With that, you have now walked through the process of constructing a full SNN and fit it to an image pattern dataset. Note that our SNN_BA offers a bit more functionality than the SNN designed in [1] given that ours directly processes Poisson spike trains while the one in [1] focused on processing the raw real-valued pattern vectors (copying the input x to each time step). Furthermore, our SNN processing loop usefully approximates an output distribution by averaging over electrical current inputs (allowing us to measure its predictive log likelihood).

There is certainly more to the story of spike trains far beyond the model of leaky integrate-and-fire neurons and Poisson spike train encoding. Notably, there are many, many more neurobiological details that this type of modeling omits and one exciting continual development of ngc-learn is to continue to incorporate and test its dynamics simulator on an ever-increasing swath of spike-based nodes of increasing complexity and biological faithfulness, such as the Hodgkin–Huxley model [3], as well as other learning mechanisms it is capable of simulating, such as spike-timing-dependent plasticity (or STDP, which will be discussed in later tutorials/walkthroughs) as was used in [2]).
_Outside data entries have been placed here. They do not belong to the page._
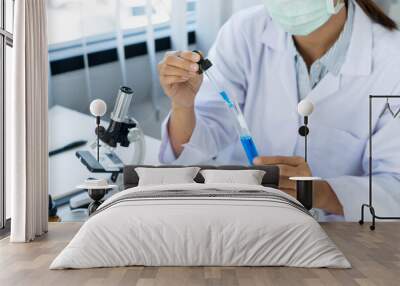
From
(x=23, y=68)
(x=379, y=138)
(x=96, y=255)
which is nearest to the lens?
(x=96, y=255)

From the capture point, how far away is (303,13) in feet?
18.7

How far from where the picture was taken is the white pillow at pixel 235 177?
17.5 ft

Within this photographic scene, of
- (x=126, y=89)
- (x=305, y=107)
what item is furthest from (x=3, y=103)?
(x=305, y=107)

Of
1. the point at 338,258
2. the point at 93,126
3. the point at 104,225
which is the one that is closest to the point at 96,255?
the point at 104,225

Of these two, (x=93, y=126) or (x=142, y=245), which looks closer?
(x=142, y=245)

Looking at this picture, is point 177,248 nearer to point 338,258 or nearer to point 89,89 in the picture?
point 338,258

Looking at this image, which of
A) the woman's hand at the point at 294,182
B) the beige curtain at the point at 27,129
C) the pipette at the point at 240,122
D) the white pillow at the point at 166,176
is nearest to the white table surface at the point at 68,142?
the white pillow at the point at 166,176

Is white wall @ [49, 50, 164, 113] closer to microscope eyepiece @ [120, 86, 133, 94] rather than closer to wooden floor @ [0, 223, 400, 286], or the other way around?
microscope eyepiece @ [120, 86, 133, 94]

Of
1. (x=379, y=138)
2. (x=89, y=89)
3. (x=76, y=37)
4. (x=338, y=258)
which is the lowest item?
(x=338, y=258)

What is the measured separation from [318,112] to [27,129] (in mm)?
2779

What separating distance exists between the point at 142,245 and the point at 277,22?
10.3 ft

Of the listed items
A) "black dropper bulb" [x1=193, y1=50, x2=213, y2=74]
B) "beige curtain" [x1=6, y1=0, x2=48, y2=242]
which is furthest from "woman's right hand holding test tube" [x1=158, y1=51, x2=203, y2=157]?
"beige curtain" [x1=6, y1=0, x2=48, y2=242]

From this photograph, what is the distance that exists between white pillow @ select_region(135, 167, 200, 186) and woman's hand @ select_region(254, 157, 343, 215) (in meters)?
0.77

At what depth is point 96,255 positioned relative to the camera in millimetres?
3596
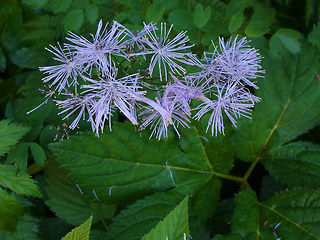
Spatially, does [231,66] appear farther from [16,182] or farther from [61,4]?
[16,182]

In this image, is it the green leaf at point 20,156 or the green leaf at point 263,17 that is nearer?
the green leaf at point 20,156

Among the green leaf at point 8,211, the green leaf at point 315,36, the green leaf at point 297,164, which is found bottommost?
the green leaf at point 8,211

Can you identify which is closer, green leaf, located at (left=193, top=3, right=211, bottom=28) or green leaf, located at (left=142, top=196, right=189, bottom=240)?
green leaf, located at (left=142, top=196, right=189, bottom=240)

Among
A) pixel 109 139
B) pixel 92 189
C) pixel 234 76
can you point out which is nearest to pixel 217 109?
pixel 234 76

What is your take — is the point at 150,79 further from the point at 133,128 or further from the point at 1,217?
the point at 1,217

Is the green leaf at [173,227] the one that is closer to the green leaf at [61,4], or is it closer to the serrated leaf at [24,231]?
the serrated leaf at [24,231]

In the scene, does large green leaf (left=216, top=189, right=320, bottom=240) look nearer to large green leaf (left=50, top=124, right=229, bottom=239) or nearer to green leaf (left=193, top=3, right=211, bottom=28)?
large green leaf (left=50, top=124, right=229, bottom=239)

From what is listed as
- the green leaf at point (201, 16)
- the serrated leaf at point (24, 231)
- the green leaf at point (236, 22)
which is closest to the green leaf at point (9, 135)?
the serrated leaf at point (24, 231)

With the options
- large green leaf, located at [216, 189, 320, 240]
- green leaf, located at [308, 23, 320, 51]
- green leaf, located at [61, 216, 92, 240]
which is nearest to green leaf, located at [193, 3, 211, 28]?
green leaf, located at [308, 23, 320, 51]
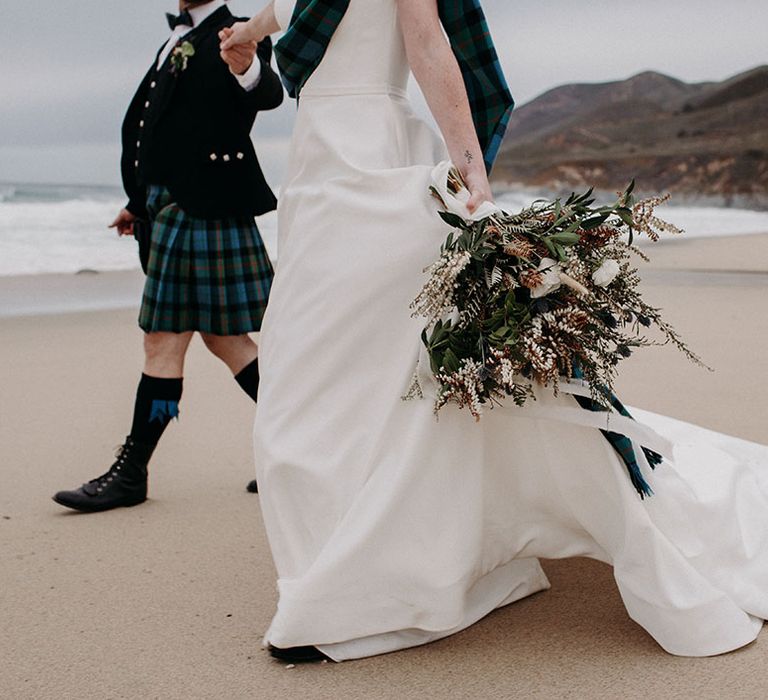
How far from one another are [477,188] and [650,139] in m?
18.9

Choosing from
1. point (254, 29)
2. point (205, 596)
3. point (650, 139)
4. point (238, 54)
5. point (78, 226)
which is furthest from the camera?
point (650, 139)

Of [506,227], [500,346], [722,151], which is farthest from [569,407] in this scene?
[722,151]

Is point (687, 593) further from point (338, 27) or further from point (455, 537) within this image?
point (338, 27)

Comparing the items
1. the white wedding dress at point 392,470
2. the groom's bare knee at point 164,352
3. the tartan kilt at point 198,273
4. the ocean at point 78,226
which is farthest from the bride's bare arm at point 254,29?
the ocean at point 78,226

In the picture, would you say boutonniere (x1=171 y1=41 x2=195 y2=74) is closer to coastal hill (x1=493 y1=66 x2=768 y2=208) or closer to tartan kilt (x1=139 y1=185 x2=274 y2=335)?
tartan kilt (x1=139 y1=185 x2=274 y2=335)

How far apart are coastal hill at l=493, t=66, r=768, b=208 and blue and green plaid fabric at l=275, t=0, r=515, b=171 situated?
17302mm

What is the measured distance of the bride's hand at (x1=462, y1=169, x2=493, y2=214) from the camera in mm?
2152

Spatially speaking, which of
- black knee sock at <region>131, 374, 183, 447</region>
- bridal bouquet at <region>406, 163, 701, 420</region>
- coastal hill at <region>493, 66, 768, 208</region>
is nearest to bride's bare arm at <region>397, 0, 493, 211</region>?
bridal bouquet at <region>406, 163, 701, 420</region>

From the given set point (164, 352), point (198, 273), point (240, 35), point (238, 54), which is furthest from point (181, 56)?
point (164, 352)

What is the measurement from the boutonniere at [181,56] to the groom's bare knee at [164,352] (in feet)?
2.47

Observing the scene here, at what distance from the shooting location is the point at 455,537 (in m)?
2.10

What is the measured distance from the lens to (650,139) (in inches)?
795

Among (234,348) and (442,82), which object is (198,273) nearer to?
(234,348)

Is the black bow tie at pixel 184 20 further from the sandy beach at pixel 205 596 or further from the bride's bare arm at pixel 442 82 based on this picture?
the sandy beach at pixel 205 596
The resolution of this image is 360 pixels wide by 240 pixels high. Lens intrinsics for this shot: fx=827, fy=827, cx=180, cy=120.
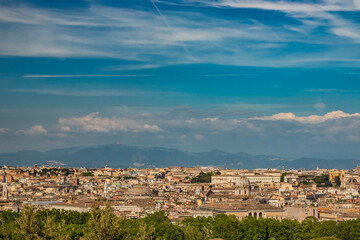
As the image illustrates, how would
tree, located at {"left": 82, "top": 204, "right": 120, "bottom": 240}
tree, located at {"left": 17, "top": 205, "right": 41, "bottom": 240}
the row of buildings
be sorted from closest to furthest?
tree, located at {"left": 82, "top": 204, "right": 120, "bottom": 240} < tree, located at {"left": 17, "top": 205, "right": 41, "bottom": 240} < the row of buildings

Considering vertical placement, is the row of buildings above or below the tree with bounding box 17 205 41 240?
above

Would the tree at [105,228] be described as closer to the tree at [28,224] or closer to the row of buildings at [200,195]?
the row of buildings at [200,195]

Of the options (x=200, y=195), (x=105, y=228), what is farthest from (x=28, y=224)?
(x=200, y=195)

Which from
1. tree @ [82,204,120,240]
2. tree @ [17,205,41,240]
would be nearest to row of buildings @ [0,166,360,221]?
tree @ [82,204,120,240]

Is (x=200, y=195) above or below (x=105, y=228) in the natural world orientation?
above

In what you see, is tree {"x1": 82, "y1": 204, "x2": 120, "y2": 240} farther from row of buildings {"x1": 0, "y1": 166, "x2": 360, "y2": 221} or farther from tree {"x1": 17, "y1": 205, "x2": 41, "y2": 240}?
tree {"x1": 17, "y1": 205, "x2": 41, "y2": 240}

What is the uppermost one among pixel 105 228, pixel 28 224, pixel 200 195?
pixel 200 195

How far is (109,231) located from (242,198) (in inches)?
2676

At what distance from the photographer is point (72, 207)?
91.2 meters

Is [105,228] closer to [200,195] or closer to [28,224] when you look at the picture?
[28,224]

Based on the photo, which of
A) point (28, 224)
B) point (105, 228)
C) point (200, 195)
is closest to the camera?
point (105, 228)

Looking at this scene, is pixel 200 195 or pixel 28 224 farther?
pixel 200 195

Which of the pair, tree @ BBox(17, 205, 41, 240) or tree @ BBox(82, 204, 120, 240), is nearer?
tree @ BBox(82, 204, 120, 240)

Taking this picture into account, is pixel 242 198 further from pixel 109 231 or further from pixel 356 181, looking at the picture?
pixel 109 231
[1] Samadi, Arash, Timothy P. Lillicrap, and Douglas B. Tweed. “Deep learning with dynamic spiking neurons and fixed feedback weights.” Neural computation 29.3 (2017): 578-602.
[2] Diehl, Peter U., and Matthew Cook. “Unsupervised learning of digit recognition using spike-timing-dependent plasticity.” Frontiers in computational neuroscience 9 (2015): 99.
[3] Hodgkin, Alan L., and Andrew F. Huxley. “A quantitative description of membrane current and its application to conduction and excitation in nerve.” The Journal of physiology 117.4 (1952): 500.